Reading passage -
★ ★ ★ ★ ★
General Curtis LeMay, “Bomb the North Vietnamese Back to the Stone Age” Quote or No Quote?

Many of you Buzzkillers have asked us to do shows about the Vietnam War, especially with the Ken Burns multi-part documentary that’s finishing its run on PBS. And the quote we’re going to examine today is one of the most well-known phrases supposedly to come out of that war. But there’s another reason why we wanted to schedule it right after the Muhammad Ali “quote” about the Viet Cong. And that’s because this is another example of a quote or phrase or saying becoming well-known in the culture of the time, but later being attributed to a famous person. In this case, it’s General Curtis LeMay.

After serving in the United States Army Air Corps in World War II, Curtis LeMay became one of the most important leaders of the newly-formed US Air Force. He moved up through the ranks during the Cold War and became a four-star general during that period. One of the most famous or well-known things about LeMay is that he reportedly said, in the mid-60s, that, in order to win the Vietnam war (which was dragging endlessly on during that period) the US military should, “bomb the North Vietnamese back into the Stone Age.”

Did LeMay say it? Or, more accurately, was he the first person to say it? And was he the first to present it as the distillation of a wartime policy idea? Well, no to all three. And before I go any further I have to stop and thank Professor Nick Cullather at Indiana University who set me straight on what is potentially a very confusing story.
★ ★ ★ ★ ★
Stored rows -
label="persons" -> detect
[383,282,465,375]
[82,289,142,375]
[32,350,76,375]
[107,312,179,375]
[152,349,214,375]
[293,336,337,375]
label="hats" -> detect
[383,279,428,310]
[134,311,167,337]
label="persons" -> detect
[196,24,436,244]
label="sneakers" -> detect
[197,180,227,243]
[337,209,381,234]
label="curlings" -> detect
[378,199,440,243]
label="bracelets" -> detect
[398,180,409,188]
★ ★ ★ ★ ★
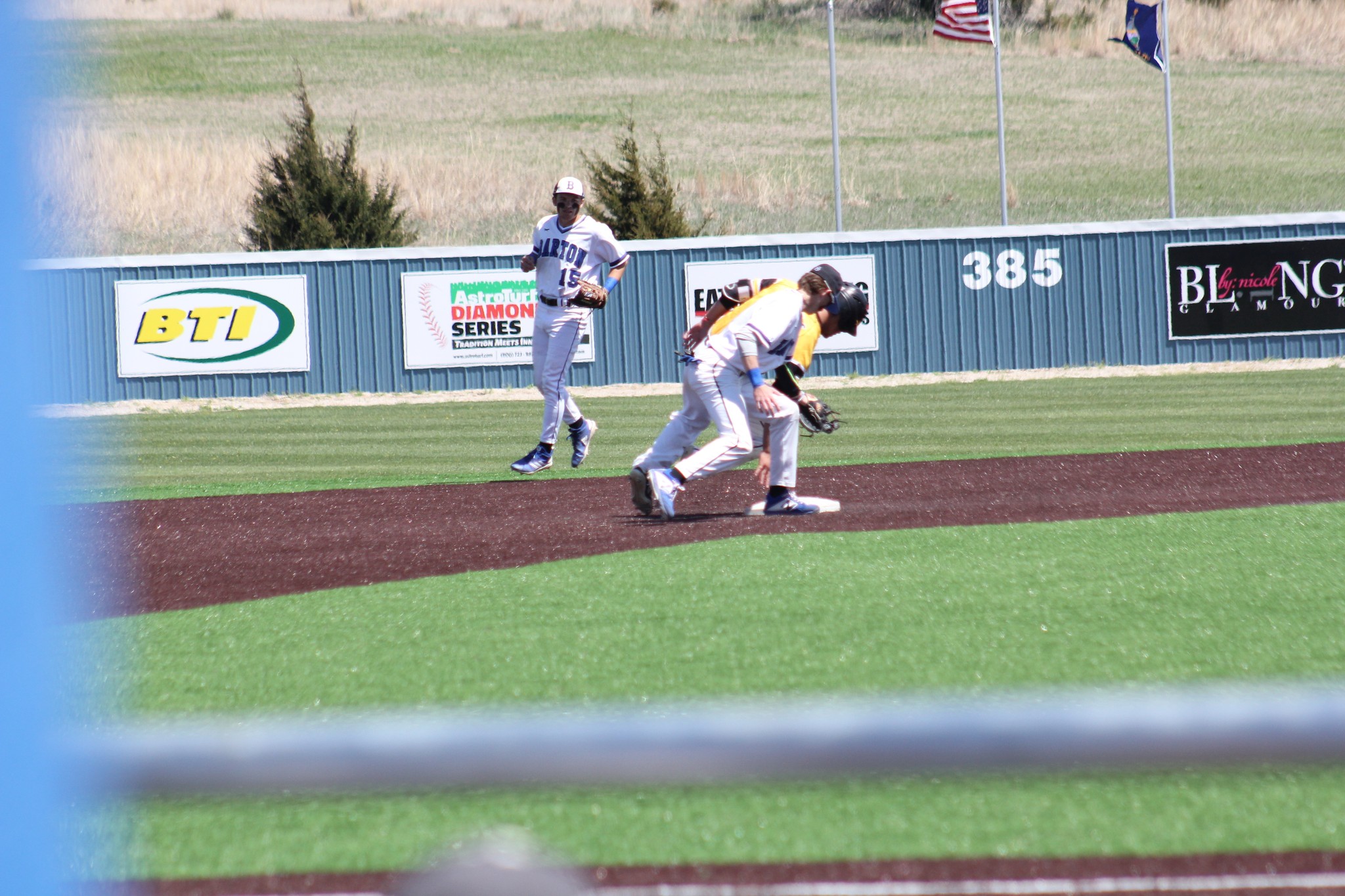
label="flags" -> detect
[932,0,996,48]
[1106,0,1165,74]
★ ★ ★ ★ ★
Do this -
Retype the passage about the LeMay quote, everything from "Many of you" down to "General Curtis LeMay.". The data has no connection to the passage about the LeMay quote.

Full response -
Many of you Buzzkillers have asked us to do shows about the Vietnam War, especially with the Ken Burns multi-part documentary that’s finishing its run on PBS. And the quote we’re going to examine today is one of the most well-known phrases supposedly to come out of that war. But there’s another reason why we wanted to schedule it right after the Muhammad Ali “quote” about the Viet Cong. And that’s because this is another example of a quote or phrase or saying becoming well-known in the culture of the time, but later being attributed to a famous person. In this case, it’s General Curtis LeMay.